- DIRECTIVES
(a) In the nvidia crashing thread, why was a third station turned off on one of the boxes?
(b) Resume the nvidia crashing report after the two gdm.log error lines that end it.

- DOCUMENT PASSAGE
▶
A very refreshing story on multi-seated X! I enjoyed reading it and
learned a lot about stability issues. Keep up the good work, and thank
you for this well-written report!
>
> Message: 2
> Date: Mon, 14 Nov 2005 21:36:46 -0600
> From: Open Sense Solutions <in...@op...>
> To: lin...@li...
> Subject: nvidia crashing info
>
> Here's some more info on the nvidia crashing problem so many people
> have experienced in one form or another:
> Our old Debian software with XFree86 used the nvidia driver and was
> very stable. Now with Ubuntu 5.10 and Xorg we are having a lot more
> problems. Using the nv open source driver instead of the binary
> nvidia, things are very stable. Restarting the primary x server with
> ctrl-alt-bs repeatedly can crash things, but we have gdm set to not
> restart the x servers. However, the nvidia binary driver is crashing
> about 1/20 times during logout. A gdm restart gets things back, but
> the crashing is unacceptable. We have noticed interrupt conflicts
> that made things even worse, but even with the nvidia cards on a
> different interrupt from the ethernet card we still see crashes. It
> would be interesting to see if we could get each nvidia card to have
> its own interrupt if that would fix things. Of course interrupt
> conflicts mean the nvidia driver is not pci spec compliant, but what
> will it take to convince nvidia to take a serious look at this issue?
>
> We just turned off a third station on one of our boxes to see if it
> was more stable, and it still crashed using the nvidia driver, but
> even more interestingly, the gdm.log had this message:
>
> NVIDIA: could not open the device file /dev/nvidia2 (Input/output error).
> (EE) NVIDIA(0): Failed to initialize the NVIDIA graphics device!
◀
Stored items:
▶
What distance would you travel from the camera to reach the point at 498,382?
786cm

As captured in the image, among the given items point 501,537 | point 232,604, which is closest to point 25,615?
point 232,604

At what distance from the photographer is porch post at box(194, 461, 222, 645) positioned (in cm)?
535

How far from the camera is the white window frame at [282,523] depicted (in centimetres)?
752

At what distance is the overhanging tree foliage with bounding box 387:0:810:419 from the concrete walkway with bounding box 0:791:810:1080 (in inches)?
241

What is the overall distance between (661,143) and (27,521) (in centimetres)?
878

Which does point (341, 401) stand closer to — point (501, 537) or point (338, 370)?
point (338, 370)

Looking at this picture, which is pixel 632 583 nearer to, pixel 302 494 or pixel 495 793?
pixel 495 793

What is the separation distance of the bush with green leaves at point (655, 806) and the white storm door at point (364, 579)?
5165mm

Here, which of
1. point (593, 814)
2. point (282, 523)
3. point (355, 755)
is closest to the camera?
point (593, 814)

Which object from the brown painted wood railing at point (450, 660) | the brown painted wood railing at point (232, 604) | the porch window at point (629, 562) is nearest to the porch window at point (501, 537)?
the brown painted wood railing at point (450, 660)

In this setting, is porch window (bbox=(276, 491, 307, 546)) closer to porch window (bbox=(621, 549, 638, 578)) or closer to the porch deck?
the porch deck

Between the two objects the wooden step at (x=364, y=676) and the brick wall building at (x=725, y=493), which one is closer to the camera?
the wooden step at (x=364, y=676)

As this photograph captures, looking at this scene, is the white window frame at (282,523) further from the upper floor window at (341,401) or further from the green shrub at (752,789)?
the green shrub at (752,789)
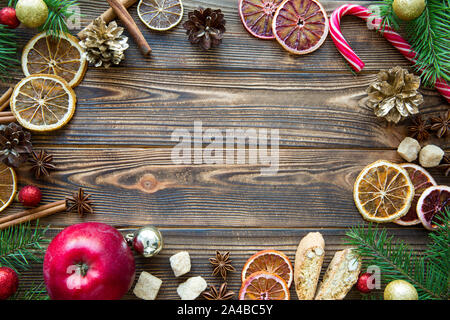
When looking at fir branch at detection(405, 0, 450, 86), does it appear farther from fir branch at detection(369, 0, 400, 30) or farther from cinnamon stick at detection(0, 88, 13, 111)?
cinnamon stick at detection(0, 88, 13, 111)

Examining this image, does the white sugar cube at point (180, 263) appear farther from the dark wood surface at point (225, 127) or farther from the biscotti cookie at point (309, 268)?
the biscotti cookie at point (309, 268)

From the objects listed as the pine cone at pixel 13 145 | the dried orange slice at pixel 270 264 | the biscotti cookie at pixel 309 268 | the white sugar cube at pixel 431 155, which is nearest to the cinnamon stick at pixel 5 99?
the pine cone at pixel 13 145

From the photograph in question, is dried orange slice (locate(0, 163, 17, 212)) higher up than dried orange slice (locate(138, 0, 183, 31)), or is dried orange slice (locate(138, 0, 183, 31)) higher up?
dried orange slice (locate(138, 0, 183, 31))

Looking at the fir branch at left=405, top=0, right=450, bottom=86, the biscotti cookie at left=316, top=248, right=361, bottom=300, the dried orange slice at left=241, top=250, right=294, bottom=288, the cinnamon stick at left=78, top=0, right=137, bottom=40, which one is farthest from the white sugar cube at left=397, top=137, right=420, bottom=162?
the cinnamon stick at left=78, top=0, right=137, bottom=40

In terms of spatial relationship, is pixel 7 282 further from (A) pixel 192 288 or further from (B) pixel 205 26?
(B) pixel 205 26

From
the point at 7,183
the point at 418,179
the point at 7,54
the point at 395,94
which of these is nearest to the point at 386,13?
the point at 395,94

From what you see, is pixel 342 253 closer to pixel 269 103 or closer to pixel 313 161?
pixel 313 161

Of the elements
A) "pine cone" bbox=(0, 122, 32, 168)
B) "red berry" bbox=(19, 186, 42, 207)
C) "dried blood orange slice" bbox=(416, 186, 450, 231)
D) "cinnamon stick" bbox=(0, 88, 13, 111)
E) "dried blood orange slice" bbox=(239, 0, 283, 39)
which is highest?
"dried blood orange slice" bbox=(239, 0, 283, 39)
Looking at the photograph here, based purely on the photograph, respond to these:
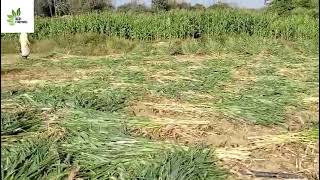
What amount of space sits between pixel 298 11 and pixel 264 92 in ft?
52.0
◀
▶
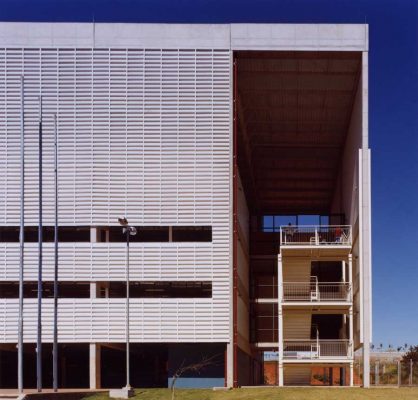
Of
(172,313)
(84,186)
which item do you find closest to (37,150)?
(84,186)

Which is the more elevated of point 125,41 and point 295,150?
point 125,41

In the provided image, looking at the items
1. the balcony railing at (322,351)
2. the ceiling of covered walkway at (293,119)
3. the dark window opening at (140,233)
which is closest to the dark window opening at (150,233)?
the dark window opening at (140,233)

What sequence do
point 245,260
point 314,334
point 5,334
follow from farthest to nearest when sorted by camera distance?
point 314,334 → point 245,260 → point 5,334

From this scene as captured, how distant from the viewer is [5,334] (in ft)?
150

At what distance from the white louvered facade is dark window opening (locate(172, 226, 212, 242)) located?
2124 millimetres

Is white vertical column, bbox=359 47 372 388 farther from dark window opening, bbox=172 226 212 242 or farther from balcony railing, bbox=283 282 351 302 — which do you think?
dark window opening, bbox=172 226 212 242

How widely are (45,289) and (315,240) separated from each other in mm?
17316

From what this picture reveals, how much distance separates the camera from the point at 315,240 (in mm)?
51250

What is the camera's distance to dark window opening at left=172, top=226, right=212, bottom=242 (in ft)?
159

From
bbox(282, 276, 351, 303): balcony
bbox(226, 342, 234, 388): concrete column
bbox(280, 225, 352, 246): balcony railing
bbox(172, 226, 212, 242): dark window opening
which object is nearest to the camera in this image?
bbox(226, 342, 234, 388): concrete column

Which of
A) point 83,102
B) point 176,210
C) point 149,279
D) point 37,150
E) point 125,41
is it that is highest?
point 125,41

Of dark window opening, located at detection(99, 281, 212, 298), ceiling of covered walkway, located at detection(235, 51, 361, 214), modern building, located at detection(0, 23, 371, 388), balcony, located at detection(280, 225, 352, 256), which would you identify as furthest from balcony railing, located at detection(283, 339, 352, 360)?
◀
- ANSWERS TO THE TASKS
(a) It was turned off to see whether that box would be more stable without it.

(b)
>
> and /dev/nvidia2 shouldn't even be used! Why is the primary card
> trying to open /dev/nvidia2??? We were only running 2 xservers which
> should be using /dev/nvidia0 and /dev/nvidia1. /dev/nvidia2 was
> probably created during our initial probe (we probe all cards even if
> we don't have enough keyboards and mice in case we want to start
> additional servers later) but it should not be referenced at all.
>
> This kind of error tells us something about how the cards are
> conflicting with other cards in the system, but only nvidia can make
> sense of it since the drivers are closed. We are fed up, and have 5
> ATI cards getting delivered tomorrow for experimentation: two 9250
> pci, 1 9250 agp, and an x300 pci-e. Supposedly you can run two
> independent x servers with one dual head card using the binary ATI
> driver, which would be a cost savings. The multiXnest approach gets
> you that even with nvidia, but it is slow. Everyone says ATI is not
> linux friendly, but maybe once we figure out all the quirks it will
> not crash like nvidia. If Matrox was a little more Linux friendly we
> might try them, and their new pci-e 1x cards would be very useful in
> modern systems to allow more cards, but Matrox prices are just insane.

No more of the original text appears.